EXTRACTED TEXT =
** START **
# Second Dunedin Electric Car Talk



## Jens Rekker (Oct 26, 2007)

Warren posted a question in the Calling All Kiwis thread about the venue size for the second Dunedin EV talk.

My reply is repeated for this thread below:

The venue size is 300 people this time. We will be promoting it in the Star and DScene again. But, I just can't see more than 300 bodies turning up. All the same, I would probably turn up a bit early. We'll try and organise some EV related vids to keep folks entertained until the main act (Me).
We have some interest in doing a similar presentation in Invercargill in July and Christchurch in mid-August. So, if folks in either of those towns can let us know if there is interest, we try gauge the venue size again([email protected] <mailto[email protected]>).
** END **
[Records of spatial questions]
** START **
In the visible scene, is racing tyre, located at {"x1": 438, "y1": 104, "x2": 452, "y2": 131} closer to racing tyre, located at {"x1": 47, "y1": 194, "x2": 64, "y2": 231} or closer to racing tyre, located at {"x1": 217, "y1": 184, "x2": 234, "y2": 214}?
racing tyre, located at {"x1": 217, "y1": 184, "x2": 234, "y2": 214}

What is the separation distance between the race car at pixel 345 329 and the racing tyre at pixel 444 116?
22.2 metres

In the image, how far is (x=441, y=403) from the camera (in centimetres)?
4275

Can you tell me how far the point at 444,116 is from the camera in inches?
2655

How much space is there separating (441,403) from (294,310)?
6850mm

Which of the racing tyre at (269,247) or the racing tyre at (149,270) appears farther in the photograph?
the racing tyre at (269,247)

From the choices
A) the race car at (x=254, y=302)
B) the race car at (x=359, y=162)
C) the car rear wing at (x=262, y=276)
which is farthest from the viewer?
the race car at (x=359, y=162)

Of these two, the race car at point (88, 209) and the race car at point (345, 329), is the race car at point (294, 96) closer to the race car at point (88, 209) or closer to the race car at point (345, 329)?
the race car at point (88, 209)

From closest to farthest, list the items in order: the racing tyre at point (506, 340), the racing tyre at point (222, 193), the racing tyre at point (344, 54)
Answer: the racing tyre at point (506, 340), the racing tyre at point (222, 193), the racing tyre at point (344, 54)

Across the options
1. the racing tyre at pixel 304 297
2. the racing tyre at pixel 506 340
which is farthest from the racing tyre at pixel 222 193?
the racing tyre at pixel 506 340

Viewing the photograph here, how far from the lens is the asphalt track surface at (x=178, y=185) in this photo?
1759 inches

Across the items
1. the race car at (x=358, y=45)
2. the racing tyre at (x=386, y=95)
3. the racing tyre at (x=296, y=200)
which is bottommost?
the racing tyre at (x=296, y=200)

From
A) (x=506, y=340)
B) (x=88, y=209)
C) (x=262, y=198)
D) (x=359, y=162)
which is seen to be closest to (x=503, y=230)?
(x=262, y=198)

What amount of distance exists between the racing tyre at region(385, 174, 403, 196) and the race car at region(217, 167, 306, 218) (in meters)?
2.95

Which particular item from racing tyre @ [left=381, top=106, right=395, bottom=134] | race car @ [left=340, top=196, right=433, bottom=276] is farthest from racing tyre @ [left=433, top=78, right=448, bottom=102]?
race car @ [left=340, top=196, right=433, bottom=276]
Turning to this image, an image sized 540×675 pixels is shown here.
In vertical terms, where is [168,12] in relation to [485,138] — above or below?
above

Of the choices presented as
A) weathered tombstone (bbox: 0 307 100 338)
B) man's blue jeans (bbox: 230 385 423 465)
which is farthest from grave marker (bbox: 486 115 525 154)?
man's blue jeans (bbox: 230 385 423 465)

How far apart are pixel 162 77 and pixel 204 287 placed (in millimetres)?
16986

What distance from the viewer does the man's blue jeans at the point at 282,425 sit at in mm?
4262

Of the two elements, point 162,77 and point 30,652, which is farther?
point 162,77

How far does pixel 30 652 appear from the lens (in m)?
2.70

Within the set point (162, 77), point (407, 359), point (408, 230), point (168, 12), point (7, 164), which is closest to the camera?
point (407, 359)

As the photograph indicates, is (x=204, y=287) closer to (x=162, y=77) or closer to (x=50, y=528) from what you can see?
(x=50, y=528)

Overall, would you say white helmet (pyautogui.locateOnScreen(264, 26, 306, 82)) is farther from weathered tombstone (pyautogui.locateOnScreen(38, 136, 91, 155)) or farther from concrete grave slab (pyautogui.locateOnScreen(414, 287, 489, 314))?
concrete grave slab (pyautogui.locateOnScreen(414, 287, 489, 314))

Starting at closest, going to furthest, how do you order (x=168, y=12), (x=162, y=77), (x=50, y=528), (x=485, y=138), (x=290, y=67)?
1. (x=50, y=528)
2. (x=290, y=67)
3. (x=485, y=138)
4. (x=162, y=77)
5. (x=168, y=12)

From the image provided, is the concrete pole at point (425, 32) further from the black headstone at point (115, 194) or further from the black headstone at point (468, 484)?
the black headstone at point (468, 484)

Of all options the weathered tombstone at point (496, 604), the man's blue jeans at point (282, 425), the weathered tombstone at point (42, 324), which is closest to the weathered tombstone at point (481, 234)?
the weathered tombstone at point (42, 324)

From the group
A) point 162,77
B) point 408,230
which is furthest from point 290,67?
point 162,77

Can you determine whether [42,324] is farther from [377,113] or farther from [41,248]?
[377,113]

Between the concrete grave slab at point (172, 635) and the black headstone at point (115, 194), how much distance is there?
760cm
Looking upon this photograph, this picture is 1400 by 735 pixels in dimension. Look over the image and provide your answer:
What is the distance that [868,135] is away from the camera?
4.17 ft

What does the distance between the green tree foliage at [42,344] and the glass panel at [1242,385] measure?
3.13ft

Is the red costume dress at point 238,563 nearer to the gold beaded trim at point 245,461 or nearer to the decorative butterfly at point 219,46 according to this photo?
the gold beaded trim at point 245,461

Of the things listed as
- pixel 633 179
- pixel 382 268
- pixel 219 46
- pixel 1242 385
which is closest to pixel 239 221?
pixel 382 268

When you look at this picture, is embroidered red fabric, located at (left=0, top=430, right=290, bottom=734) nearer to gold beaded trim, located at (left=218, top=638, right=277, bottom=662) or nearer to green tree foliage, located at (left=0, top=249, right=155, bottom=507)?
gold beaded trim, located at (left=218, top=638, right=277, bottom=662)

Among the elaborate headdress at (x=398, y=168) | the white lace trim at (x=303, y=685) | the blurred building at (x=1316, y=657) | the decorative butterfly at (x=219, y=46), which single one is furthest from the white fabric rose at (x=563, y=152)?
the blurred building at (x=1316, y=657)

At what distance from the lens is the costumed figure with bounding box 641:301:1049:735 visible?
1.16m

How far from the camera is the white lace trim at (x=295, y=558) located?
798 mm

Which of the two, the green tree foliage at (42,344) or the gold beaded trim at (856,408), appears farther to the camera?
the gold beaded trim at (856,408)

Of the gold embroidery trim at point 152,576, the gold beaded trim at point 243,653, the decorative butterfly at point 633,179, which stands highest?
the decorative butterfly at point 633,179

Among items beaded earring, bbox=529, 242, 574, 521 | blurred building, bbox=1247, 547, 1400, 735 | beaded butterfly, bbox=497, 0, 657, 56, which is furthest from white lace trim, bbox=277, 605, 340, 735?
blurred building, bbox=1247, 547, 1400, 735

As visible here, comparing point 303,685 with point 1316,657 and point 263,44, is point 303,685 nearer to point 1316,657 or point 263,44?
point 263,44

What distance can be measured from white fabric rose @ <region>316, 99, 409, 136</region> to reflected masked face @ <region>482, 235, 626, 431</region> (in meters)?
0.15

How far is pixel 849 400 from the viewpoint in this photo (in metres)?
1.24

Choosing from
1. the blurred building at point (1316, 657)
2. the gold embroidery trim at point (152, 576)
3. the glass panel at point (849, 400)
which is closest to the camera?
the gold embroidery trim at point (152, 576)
** END **
EXERCISE AIM = Write what comes next in the forum post about the second Dunedin electric car talk, picking up after its last sentence.

RESULT BELOW =
And before anyone asks, the Dunedin EV talks aren't selling anything or backed by any sort of business. We bring our experience in doing our own conversions and you can bring your questions for us to try and answer. What you do with the information is up to you.


----------



## Peperziz (May 15, 2008)

Hi Jens. Will this pretty much be a repeat of the first one? I was at the first one and it was quite good IMO. I'm currently looking for a donor car and I've just moved into a house with a garage so I'm getting there. No doubt I'll have some questions for you and other converters later on in the process.


----------



## Jens Rekker (Oct 26, 2007)

Hi
Thanks for the positive feedback. The second talk will be essentially a repeat of the first talk. The question and answer session may provide some fresh interest, since I felt folks at the first talk were still letting it soak in. People who saw the first talk are welcome, but probably won't hear much new unless they ask me pointy questions.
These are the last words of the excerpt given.